As of Friday morning, the fire was at least 65% contained, and the evacuation order is lifted.

"Ordered up and assist as necessary."

As crews continue to battle flames northwest of Menahaga, Minnesota, extra help has been brought on to finish the job.

"As a Hotshot crew we specialize in large fire support."

That Hotshot crew is the real deal.

"Carrying a weight vest that weighs 45 pounds three miles in less than 45 minutes, can't run, have to walk. In 2011 we were down there on the "Wall of Fire" the one that was the largest in Arizona history."

The Hotshot crew is dispatched out of Boise, Idaho. They are called in to help fight fires in remote areas, often hiking 10 miles to get to certain spots where bulldozers and fire engines can't make it.

Since most of the fire is out and only hot spots remain, it's the grunt work that continues. Crews are removing trees from the sides of roads so they don't fall over in a strong wind.

"It looked okay on the one side, but on the back side it was completely burned out. After the flame front goes through, it's just like burning wood in your place or campfire. It burns for awhile."

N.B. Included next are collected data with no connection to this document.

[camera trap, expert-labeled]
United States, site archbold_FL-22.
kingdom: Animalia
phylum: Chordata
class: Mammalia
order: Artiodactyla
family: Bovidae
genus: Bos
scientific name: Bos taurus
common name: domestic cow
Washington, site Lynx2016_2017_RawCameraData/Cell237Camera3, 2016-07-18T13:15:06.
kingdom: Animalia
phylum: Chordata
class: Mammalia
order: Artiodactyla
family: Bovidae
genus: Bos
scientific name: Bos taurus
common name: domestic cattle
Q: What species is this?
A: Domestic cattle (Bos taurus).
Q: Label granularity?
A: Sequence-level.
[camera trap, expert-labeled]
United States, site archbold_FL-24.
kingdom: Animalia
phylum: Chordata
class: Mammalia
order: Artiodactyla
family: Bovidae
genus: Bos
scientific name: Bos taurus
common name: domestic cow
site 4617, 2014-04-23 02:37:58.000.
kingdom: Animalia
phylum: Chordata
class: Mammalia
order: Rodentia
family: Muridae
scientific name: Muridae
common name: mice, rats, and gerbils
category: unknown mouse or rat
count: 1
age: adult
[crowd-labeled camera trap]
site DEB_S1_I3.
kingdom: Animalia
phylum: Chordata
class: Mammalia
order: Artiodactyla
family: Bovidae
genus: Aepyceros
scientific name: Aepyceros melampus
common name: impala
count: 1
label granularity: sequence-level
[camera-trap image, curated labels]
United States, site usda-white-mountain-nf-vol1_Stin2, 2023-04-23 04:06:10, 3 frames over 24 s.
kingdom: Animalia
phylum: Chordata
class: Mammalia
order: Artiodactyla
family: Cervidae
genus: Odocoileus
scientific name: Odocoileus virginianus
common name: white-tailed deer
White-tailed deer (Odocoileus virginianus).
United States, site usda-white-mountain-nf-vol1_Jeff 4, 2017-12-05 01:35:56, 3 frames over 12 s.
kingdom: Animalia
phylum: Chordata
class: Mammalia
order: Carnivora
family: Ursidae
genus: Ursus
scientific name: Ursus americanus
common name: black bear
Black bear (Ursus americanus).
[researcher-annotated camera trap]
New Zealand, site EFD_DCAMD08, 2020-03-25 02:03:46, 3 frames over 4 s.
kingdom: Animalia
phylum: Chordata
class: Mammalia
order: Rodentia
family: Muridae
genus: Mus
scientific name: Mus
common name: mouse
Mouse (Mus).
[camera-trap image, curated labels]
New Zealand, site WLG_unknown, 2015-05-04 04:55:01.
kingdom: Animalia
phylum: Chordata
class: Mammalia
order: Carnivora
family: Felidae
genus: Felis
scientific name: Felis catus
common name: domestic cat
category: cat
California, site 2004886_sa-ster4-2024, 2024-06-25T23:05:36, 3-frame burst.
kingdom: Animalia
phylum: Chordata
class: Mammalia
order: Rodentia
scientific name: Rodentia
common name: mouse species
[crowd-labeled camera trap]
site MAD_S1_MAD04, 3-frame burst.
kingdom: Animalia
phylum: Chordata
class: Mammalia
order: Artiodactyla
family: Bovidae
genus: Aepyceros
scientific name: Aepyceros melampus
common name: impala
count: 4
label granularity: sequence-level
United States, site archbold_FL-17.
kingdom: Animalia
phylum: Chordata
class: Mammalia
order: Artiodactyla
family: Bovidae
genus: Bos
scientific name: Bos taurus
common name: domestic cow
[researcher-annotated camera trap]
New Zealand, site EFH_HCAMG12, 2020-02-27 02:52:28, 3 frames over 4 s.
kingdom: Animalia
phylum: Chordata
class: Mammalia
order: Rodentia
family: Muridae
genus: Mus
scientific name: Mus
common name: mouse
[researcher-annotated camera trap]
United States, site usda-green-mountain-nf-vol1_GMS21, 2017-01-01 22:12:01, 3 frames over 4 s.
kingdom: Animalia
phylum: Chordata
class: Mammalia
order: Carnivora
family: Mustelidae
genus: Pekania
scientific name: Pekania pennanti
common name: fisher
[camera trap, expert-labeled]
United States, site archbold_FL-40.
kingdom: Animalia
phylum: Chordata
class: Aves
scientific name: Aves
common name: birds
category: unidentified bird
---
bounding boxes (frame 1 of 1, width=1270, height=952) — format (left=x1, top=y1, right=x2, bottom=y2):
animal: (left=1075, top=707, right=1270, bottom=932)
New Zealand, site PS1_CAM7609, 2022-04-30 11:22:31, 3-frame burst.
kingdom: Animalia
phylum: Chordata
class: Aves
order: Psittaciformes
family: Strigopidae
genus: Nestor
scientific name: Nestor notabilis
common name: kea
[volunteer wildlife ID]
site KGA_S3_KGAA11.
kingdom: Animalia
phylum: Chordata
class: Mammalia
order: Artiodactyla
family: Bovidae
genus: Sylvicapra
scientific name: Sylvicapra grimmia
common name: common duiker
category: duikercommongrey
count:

This team arrived late Wednesday night, and they will be here as long as it takes, which could be another four days. While they're here, they will be checking to make sure power poles aren't damaged, and easily accessible trees threatening buildings are removed.

"It's pretty monotonous."

The difficulty won't stop these guys as they continue to make it safe for people finally returning to their homes.

"You have structures that are in with the forest environment, it creates hazards cause you got a lot of power lines, roads and houses that are tucked in."

The Green Valley Fire has consumed more than 7,100 acres, destroying 12 homes and 43 other buildings.